*** DOCUMENT PASSAGE
Godmanchester ( ) is a town and civil parish in the Huntingdonshire district of Cambridgeshire, England. It is separated from Huntingdon,  to the north, by the valley of the River Great Ouse. Being on the Roman road network, the town has a long history. It has a waterside location, surrounded by open countryside of high value for its biodiversity but it remains highly accessible, with a railway line to London, the A1 road and M11/A14 which run nearby.

Etymology
The town was listed as Godmundcestre in the Domesday Book, and was subsequently known as Gutmuncetre, Gudmencestre, Gudmundcestria, Gum(m)uncestre, Gumencestre, Guncestre, Gumcestria, Gumecestre, Gommecestre, Gomecestria, Gummecestre, Gurmund(es)cestre, Gormecestre, Gormancestre, Gomecestre, Gunnecestre, Gurmecestre, Godmechestre, Gurminchestre, Gumchestre, Gurmencestre, Gumcestre, Gumestre, Godmonchestre, Gumecestur and Gumycestre.

The root itself is uncertain but the same as the town of Godalming, suggesting it may be derived from the ethnonym of the Goths who settled Sub-Roman Britain. The second element mund is the nominative plural of the Old English word munda, meaning "protector" or "guardian." The suffix chester derives from the Middle English cognate of the Latin word castrum, and was used by the Anglo-Saxons to denote the location of a former Roman (or sometimes pre-Roman) military fort.
******
*** SUPPLIED INFORMATION
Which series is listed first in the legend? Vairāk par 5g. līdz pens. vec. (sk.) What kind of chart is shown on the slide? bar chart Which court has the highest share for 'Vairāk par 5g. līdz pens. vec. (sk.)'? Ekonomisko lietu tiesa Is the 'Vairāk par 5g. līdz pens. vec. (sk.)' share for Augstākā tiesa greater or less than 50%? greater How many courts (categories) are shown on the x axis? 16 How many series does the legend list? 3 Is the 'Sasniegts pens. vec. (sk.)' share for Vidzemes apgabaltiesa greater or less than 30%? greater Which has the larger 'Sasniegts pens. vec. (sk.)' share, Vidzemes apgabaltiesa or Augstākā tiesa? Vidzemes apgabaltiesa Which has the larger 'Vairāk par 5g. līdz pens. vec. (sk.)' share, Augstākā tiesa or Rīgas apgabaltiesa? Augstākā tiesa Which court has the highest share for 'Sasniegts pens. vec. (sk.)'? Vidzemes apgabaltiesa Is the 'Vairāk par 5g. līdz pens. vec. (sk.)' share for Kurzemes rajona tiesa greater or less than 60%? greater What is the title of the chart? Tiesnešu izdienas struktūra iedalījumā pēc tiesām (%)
******
Carry on the Godmanchester text from the point where it stops, after the lines.

The most likely translation is thus the nouns "Goths-guards-fort." Attributions to the Saxon King Guðrum c.835–890 are considered to be ahistorical founding myths reflective of the changes in Anglo-Saxon perceptions of the Goths over time.

A typical pronunciation was performed by the indie band The Howl and The Hum in their song, Godmanchester Chinese Bridge. A minority of visitors, former residents and residents continue to pronounce the place as Gumster, though this has long-since been superseded by Godmunchester, with stress on the first syllable.

History
The town is on the site of the Roman town of Durovigutum.  There is archaeological evidence of Celtic and earlier habitation prior to the establishment of a key Roman town and a mansio (inn), so the area has probably been continuously occupied for more than 2,000 years.

The remains of a neolithic temple circa 2900 BC, aligned to the Beltane sunrise, were documented between the town and the village of Hemingford Abbots. The location is likely to have been originally settled due to the gravel beds providing a ford across the River Great Ouse.

The settlement was at a crossroads of Roman roads Ermine Street, the Via Devana (from Cambridge, between Colchester and Chester) and a military road from Sandy, Bedfordshire. The Roman settlement was sacked by Anglo-Saxons in the third century. In contrast to Huntingdon, archaeological finds have been extensive in the centre of Godmanchester, which has two conservation areas of early recognition, including many timber-framed Tudor houses, the largest being Tudor Farm, dating from 1600 and restored in 1995.

The town's prosperity over the centuries has been closely tied to its strategic position on the old Roman Road from London to York. It is suggested that, in the Middle Ages, the Danes  allowed development of an inland port by digging the Mill Lade.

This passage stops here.